┌─ Selected extract

Heat one of legs of the microphone and put some solder on it.

Do it closely to the microphone itself, the legs are a bit too long.

Repeat this step for the other leg of the microphone.

So now, you have solder material on both cabled (red and blue) and on both legs of the microphone.

Because there is material already on both the cable and the leg of the mic, you only need to heat the solder material up a bit and it will connect the cable to the mic.

Now we are ready to solder the cable and mic together. Put the mic in the third hand, to make it easier to solder.

It does not matter which cable is connected to which microphone leg.

Heat the material on one of the legs a bit and connect one cable.

Repeat this for the other leg and cable.

Now put the white shrinking tube around the place where you connected the red cable with the mic.

Heat the shrinking tube by putting the soldering iron onto it, so it will shrink around the cable and protect the connection.

Repeat this for the blue cable.

Now first test your microphon!

Put it into the mixer.

To test a coil microphone, you can place it onto a phone, where it should pick up some electromagnetic waves.

To test a piezo microphone, you can place it on the table and knock, or place it to your neck and speak, to pick up vibration.

u

If it works, you can continue. If not, you can look at your soldering connections again to make sure they are connected well.

Now put the blue bigger piece of shrinking tube onto the part that you just soldered.

Heat it up with the soldering iron to shrink it.

Recordology + Audio-Editorology

We rented two ZOOM audio recorders from the WdKA rental for this week.

You can find the WdKA rental on the ground floor on the Wijnhaven side, and also see what they have here: https://rental.mywdka.nl/.

Where is the rental? Upon entry of Wijnhaven, keep left. Up the stone steps, through the corridor.

More information about the rental can be found here: https://static.mywdka.nl/facilities/rental-shop/wdka-rental/

One basic rule with recording: the level should not go above 0db, and a lit a bit under 0db; so you can see the levels going up and down.

echo echo echo echo echo

You can record in mono and stereo.

Spectogram

Maps time (horizontal) and frequencies (vertical); you see that the voices are happening on different frequencies at the same time. Looks like an abstract painting/tapestry.

Some composers draw images with spectograms, as a way to make sound. We will come back to this in the coming weeks.

An example: Venetian Shares - Look (from songs about my cats 2001).

https://www.youtube.com/watch?v=BHup81lEjqo

Another musician that did this was Aphex Twin: https://www.youtube.com/watch?v=M9xMuPWAZW8

Around 5khz the signal becomes almost white.

http://lesportraitsaudacieux.blogspot.com/p/on-en-parle.html

Equalizer

You can work with an equalizer.

to clean out the noise in a recording

equalization:

inside the equalizer you can see the different frequencies of the audio piece. you can use the equalization to filter frequencies that you don't want. or to isolate and improve the ones that you want.

└─
┌─ Data shown

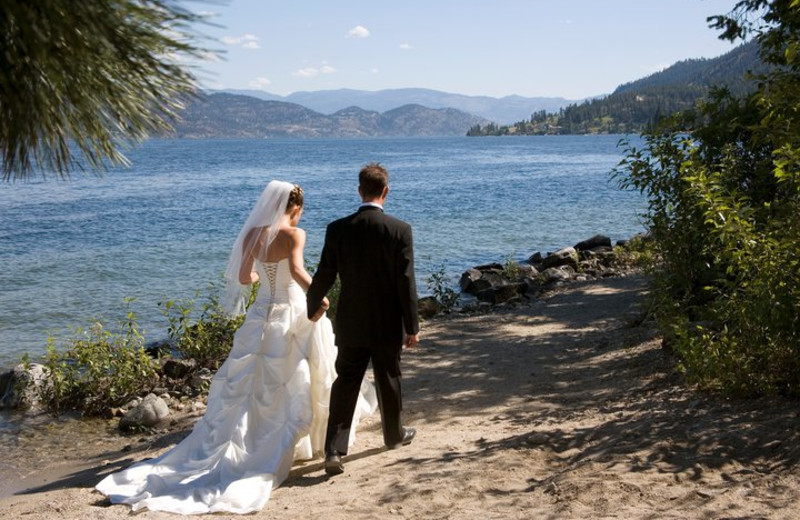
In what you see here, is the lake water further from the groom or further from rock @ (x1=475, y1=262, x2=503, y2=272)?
the groom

└─

> **What is needed**: Duplicate, word for word, the portion of the microphone and recording workshop notes that begins with the words "Now put the white" and ends with "test your microphon!".

> **Result for this task**:
Now put the white shrinking tube around the place where you connected the red cable with the mic.

Heat the shrinking tube by putting the soldering iron onto it, so it will shrink around the cable and protect the connection.

Repeat this for the blue cable.

Now first test your microphon!